The first of these maps was released in 1994 during the inaugration of the Delhi Haat. Over the years, maps of other states and regions took shape. However the thought of exhibiting them along with the artwork came after the map of India, painted by artist Aparna Caur was inaugurated by the Prime Minister, Mr. A. B. Vajapayee, last month, the President of Haat, Ms. Jaya Jaitly, told UNI.

This Show covers the states of Jammu and Kashmir, tamil Nadu, Bihar, Gujrat, undivided Madhya prades, Orissa, Rajasthan and the Seven sisters of North-East. A map od Delhi and India also form part of this.

Most of them have been done by traditional artists. The Map of MP was painted by tribal artists Jangadh Singh Shyam, who commited sucide in Japan last year.

On the anvil are maps of the newly defined Madhya Pradesh, Maharashtra, Uttar Pradesh, Kerala, West Bengal, Jahrkhand, Goa and Sikkim. “We earlier made only one map a year. It was increased to two. With improved technology, we can now produce three maps a year. Maybe, one each from different regions,” Ms Jaya said. The Exact specifics of the map was certified Geological Survey of India and then given to the artist. They painted around it.

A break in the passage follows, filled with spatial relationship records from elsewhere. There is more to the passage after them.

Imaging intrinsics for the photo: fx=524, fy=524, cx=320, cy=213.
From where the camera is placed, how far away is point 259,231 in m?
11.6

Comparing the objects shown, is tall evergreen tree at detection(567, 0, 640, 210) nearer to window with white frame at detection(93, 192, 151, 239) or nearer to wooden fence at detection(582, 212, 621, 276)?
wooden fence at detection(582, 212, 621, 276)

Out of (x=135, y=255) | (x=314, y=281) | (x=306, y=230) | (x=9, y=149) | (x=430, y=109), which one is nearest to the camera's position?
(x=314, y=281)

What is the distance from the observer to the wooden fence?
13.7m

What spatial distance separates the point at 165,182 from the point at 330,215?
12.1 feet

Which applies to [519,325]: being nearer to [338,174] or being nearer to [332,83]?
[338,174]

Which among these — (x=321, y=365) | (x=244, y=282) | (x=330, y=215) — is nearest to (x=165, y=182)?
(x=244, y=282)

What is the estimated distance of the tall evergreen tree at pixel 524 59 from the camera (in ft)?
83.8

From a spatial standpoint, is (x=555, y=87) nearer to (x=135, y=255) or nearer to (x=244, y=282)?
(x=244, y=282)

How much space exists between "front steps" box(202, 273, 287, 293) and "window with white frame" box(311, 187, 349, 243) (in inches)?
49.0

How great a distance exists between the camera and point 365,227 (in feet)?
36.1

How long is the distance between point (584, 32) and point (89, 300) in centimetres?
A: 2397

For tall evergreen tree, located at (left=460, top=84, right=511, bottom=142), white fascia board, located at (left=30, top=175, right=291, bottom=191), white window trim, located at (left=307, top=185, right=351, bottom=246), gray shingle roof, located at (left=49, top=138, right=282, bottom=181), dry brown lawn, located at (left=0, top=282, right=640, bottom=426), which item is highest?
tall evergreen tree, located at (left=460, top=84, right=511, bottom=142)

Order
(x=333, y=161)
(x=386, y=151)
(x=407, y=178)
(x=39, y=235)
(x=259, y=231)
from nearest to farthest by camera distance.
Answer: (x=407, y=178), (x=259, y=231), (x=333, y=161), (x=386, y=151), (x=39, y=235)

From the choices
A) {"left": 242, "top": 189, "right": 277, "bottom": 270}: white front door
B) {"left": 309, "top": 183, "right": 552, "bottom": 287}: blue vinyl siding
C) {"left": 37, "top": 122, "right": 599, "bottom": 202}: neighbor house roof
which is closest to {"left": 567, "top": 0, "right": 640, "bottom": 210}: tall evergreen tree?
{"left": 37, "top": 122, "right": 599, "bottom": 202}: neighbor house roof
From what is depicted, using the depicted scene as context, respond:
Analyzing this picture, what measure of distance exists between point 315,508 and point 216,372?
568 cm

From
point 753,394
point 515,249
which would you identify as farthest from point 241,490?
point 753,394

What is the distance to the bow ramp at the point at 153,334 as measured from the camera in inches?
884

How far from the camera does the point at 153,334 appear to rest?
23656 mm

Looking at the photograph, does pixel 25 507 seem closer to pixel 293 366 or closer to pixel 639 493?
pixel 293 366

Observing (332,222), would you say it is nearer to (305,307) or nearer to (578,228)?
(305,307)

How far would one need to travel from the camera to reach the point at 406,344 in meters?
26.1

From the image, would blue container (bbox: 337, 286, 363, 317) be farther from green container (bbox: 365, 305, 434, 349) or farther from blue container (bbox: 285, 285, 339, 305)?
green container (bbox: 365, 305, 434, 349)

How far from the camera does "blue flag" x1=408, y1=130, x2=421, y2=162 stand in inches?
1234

The government has also been given two lots of the maps. So have embassies abroad. But, sadly there has been no response, She said. “I felt an exhibition would create awareness that unique maps like these existed,” she added.

Ms. Aparna has done two paintings for the maps. One of Kabir (he signifies peace in these times of strife, she says) and the other portraying a lady with a pot in her hand. The water flows from the tip of Jammu and Kashmir to fall into the Indian Ocean at the Southern Tip.

Mr. Ramachandran of Tamil Nadu derives inspiration from the famed Thanjavur style of painting and uses kumkum (vermillion) colours of its textiles. The map of the northeast by Mr. Sitt Nyein Aye of Burma has each state depicted through the typical handloom or bamboo woven Pattern.

Ms. Jaya says people have responded well to the exhibition here and have been captivated by its novelty. Prints of the maps, priced at Rs. 125, are available for sale at the venue.